It’s something of an academic question and mere footnote to the presidential campaign, but there has been an open question whether Donald Trump is truly a racist in his heart, or if he merely plays at being one in order to win votes. Of course, there are many reasons to object to asking the question at all: 1) it doesn’t really matter if a politician is personally racist if they use race as a bludgeon to divide the country and win votes; 2) asking whether someone is a racist is pointless, since racism isn’t about who people are but about what they say and do; 3) it’s not up to white commentators to determine if another white person is actually racist or not. All of these objections are valid.
Still, the question is relevant because there is a broader undercurrent question about Trump’s campaign: is the man actually serious? Does he really want to be president? Are the politics he espouses genuine, or simply a con to get attention and votes?
So, despite the pitfalls it’s worth noting for the historical record that the question can probably be firmly settled on the race issue: yes, Trump really is a bigot. It’s not a long con. The New York Times has the goods on Trump’s racially discriminatory practices early in his real estate career:
ver the next decade, as Donald J. Trump assumed an increasingly prominent role in the business, the company’s practice of turning away potential black tenants was painstakingly documented by activists and organizations that viewed equal housing as the next frontier in the civil rights struggle.

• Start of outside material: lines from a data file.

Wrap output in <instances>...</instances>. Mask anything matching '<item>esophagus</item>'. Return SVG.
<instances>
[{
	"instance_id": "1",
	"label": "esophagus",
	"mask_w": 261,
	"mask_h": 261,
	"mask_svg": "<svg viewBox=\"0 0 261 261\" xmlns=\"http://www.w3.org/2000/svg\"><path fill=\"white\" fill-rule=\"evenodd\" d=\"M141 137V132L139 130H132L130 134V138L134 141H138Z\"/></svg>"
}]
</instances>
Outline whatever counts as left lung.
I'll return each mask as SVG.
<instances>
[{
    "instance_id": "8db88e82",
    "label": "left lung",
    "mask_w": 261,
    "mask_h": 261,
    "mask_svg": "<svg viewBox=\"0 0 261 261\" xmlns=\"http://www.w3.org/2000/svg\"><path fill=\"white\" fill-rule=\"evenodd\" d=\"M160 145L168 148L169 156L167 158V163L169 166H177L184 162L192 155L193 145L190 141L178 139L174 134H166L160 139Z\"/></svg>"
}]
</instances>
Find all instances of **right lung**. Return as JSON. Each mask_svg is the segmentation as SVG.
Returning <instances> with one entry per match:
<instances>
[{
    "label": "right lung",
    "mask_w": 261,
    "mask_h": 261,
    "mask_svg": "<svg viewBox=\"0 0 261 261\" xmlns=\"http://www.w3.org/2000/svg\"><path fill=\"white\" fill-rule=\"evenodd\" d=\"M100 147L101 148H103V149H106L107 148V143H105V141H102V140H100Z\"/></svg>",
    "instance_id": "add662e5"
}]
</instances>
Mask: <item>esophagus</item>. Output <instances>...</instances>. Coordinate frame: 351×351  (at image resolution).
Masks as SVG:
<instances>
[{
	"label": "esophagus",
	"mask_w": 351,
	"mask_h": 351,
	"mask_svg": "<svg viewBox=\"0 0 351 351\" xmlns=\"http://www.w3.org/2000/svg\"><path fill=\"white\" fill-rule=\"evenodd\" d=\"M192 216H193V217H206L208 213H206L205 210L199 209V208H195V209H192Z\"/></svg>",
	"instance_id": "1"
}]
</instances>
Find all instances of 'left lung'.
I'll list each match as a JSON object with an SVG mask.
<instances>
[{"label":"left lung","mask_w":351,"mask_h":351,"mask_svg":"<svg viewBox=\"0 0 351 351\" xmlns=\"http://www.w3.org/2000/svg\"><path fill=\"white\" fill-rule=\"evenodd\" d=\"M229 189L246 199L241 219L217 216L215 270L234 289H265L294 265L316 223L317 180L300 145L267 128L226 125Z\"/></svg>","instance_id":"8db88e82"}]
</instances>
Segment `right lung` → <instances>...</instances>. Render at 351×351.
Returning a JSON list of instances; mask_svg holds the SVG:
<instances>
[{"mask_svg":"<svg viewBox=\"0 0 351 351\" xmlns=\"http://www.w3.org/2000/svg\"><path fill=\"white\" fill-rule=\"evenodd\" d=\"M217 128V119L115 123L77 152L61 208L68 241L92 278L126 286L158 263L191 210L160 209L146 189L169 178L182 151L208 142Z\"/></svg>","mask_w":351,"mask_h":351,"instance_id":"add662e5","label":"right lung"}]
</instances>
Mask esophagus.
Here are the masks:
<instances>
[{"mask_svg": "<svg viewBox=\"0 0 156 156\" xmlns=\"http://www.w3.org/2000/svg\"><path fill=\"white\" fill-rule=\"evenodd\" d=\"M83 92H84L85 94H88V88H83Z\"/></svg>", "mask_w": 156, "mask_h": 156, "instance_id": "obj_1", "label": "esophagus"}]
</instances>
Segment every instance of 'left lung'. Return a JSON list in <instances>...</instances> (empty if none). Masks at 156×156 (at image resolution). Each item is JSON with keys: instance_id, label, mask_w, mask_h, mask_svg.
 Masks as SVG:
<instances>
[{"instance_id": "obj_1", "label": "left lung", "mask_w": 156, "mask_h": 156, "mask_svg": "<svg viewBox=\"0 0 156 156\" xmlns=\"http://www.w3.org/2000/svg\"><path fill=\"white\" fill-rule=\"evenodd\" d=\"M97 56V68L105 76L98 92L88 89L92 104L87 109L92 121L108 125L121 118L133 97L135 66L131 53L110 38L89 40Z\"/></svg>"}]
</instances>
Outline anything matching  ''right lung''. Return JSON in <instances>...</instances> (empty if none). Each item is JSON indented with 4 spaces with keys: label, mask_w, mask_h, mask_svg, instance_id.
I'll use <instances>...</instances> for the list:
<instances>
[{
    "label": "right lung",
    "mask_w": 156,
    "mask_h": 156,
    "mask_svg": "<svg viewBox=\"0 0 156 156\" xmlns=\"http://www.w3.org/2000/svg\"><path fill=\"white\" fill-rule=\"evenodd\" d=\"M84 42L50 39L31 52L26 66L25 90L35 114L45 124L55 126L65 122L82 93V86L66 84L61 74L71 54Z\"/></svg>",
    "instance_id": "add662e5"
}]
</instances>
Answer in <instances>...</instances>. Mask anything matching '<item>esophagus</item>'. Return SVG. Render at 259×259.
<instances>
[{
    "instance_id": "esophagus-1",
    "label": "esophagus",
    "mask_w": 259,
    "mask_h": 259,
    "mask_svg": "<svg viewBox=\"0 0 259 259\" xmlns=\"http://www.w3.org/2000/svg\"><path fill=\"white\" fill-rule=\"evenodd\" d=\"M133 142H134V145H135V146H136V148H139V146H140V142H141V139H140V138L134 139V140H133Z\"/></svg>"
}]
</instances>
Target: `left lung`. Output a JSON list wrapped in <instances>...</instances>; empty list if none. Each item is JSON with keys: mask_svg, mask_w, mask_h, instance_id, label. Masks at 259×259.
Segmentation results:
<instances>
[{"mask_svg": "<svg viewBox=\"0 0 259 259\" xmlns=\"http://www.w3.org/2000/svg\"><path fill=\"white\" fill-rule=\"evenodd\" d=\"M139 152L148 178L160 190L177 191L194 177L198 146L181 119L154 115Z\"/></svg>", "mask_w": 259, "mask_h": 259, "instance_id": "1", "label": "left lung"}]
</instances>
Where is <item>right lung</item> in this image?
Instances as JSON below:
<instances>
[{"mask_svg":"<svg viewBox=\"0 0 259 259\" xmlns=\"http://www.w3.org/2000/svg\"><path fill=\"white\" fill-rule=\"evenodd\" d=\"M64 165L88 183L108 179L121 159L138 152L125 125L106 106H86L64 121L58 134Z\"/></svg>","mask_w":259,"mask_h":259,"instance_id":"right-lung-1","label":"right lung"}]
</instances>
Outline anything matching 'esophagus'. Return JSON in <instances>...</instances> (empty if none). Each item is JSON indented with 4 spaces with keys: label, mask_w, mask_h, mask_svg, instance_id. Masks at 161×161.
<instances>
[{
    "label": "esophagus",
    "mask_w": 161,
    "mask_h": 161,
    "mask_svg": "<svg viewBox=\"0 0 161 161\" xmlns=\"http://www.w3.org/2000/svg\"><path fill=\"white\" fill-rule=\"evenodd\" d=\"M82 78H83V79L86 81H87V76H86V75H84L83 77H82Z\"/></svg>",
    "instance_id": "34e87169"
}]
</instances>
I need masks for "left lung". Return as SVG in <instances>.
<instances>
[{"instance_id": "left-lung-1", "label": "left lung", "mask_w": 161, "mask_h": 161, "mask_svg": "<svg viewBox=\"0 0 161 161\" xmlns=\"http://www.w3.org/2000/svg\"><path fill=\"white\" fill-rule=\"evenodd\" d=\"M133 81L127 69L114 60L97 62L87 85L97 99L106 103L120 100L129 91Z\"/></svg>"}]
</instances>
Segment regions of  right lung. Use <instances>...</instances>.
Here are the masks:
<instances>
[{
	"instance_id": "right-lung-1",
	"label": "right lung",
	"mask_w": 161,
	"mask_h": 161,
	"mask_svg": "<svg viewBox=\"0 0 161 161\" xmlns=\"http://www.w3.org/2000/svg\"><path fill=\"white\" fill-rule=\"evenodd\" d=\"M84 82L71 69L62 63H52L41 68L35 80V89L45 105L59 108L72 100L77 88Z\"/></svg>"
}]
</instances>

The Justice Department undertook its own investigation and, in 1973, sued Trump Management for discriminating against blacks. Both Fred Trump, the company’s chairman, and Donald Trump, its president, were named as defendants. It was front-page news, and for Donald, amounted to his debut in the public eye.
Trump behaved as belligerently and petulantly in response to the charges as he does today:
Looking back, Mr. Trump’s response to the lawsuit can be seen as presaging his handling of subsequent challenges, in business and in politics. Rather than quietly trying to settle — as another New York developer had done a couple of years earlier — he turned the lawsuit into a protracted battle, complete with angry denials, character assassination, charges that the government was trying to force him to rent to “welfare recipients” and a $100 million countersuit accusing the Justice Department of defamation.
When it was over, Mr. Trump declared victory, emphasizing that the consent decree he ultimately signed did not include an admission of guilt.
But, in fact, he really did institute discriminatory practices:
But an investigation by The New York Times — drawing on decades-old files from the New York City Commission on Human Rights, internal Justice Department records, court documents and interviews with tenants, civil rights activists and prosecutors — uncovered a long history of racial bias at his family’s properties, in New York and beyond.
This is who Donald Trump is. He can’t pivot away from “alt right” white supremacist racism because it was never a tongue-in-cheek strategy to win Republican primary votes in the first place. He really meant it, and still does.